● **INPUT DATA**
■ ■ ■ ■
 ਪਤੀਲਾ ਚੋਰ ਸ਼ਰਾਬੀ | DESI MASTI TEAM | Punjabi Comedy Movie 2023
■ ■ ■ ■
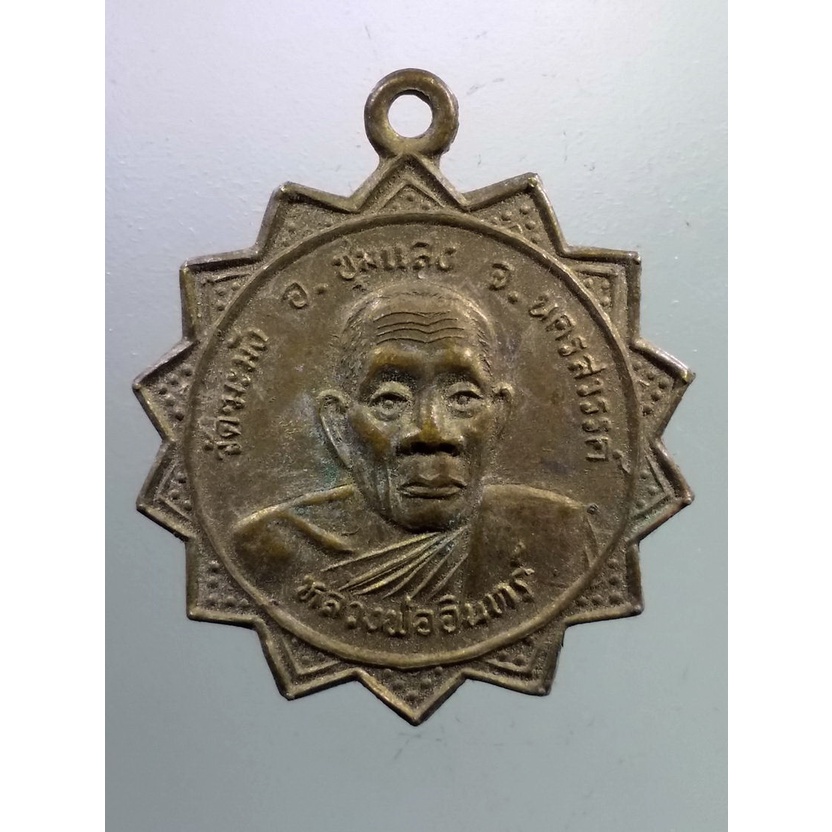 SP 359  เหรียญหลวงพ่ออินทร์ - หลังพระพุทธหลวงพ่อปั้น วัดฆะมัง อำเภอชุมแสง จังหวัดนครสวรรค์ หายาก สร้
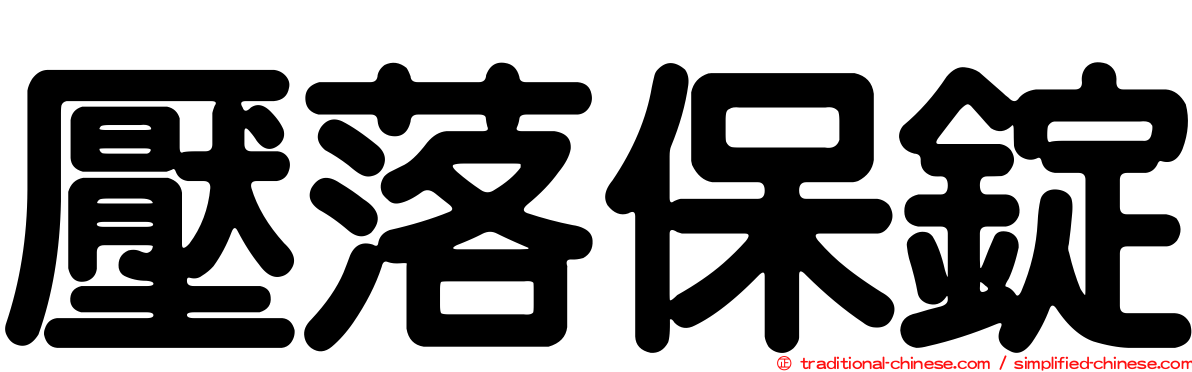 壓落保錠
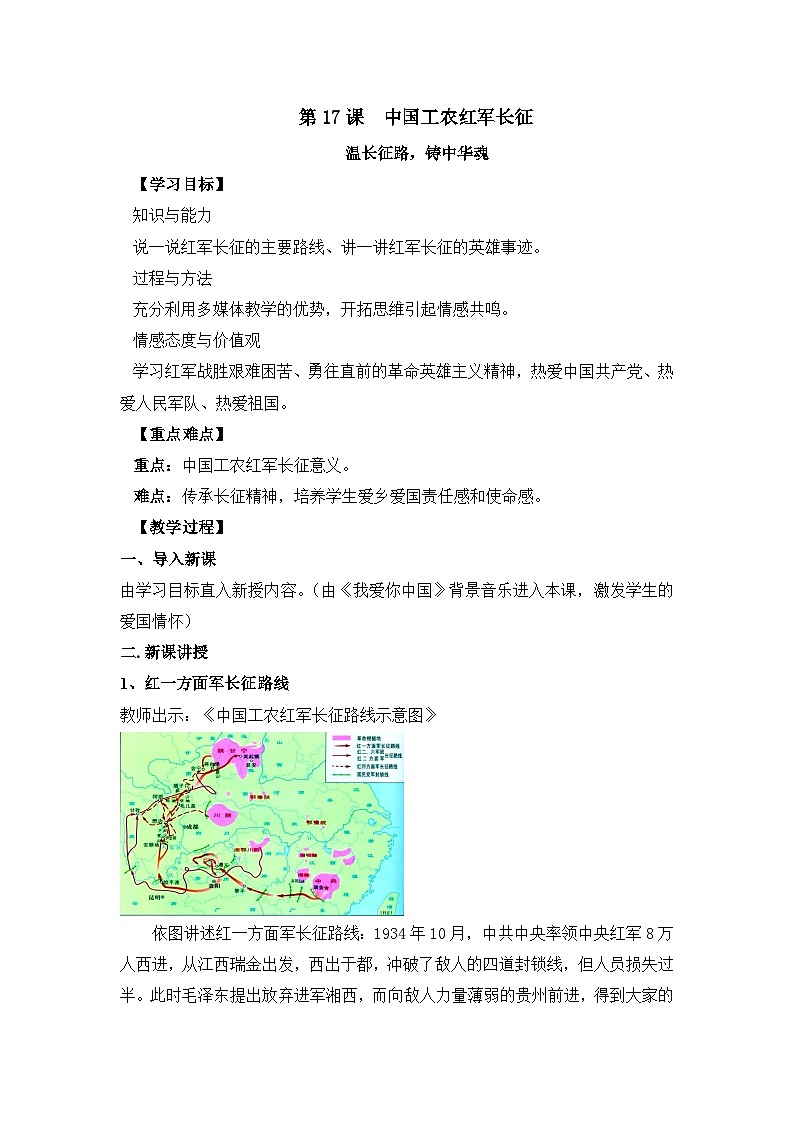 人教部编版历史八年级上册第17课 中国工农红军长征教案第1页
■ ■ ■ ■
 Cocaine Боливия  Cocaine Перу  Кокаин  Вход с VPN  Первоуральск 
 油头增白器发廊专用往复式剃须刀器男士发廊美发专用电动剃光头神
■ ■ ■ ■
● **HOW TO COMPLETE THIS TASK**
Print, exactly, each line above from the one with "จังหวัดนครสวรรค์ หายาก สร้" to the one with "人教部编版历史八年级上册第17课 中国工农红军长征教案第1页", end lines included. Leave pictures out of it.

● **ANSWER TO THE EXERCISE**
 SP 359  เหรียญหลวงพ่ออินทร์ - หลังพระพุทธหลวงพ่อปั้น วัดฆะมัง อำเภอชุมแสง จังหวัดนครสวรรค์ หายาก สร้
 壓落保錠
 人教部编版历史八年级上册第17课 中国工农红军长征教案第1页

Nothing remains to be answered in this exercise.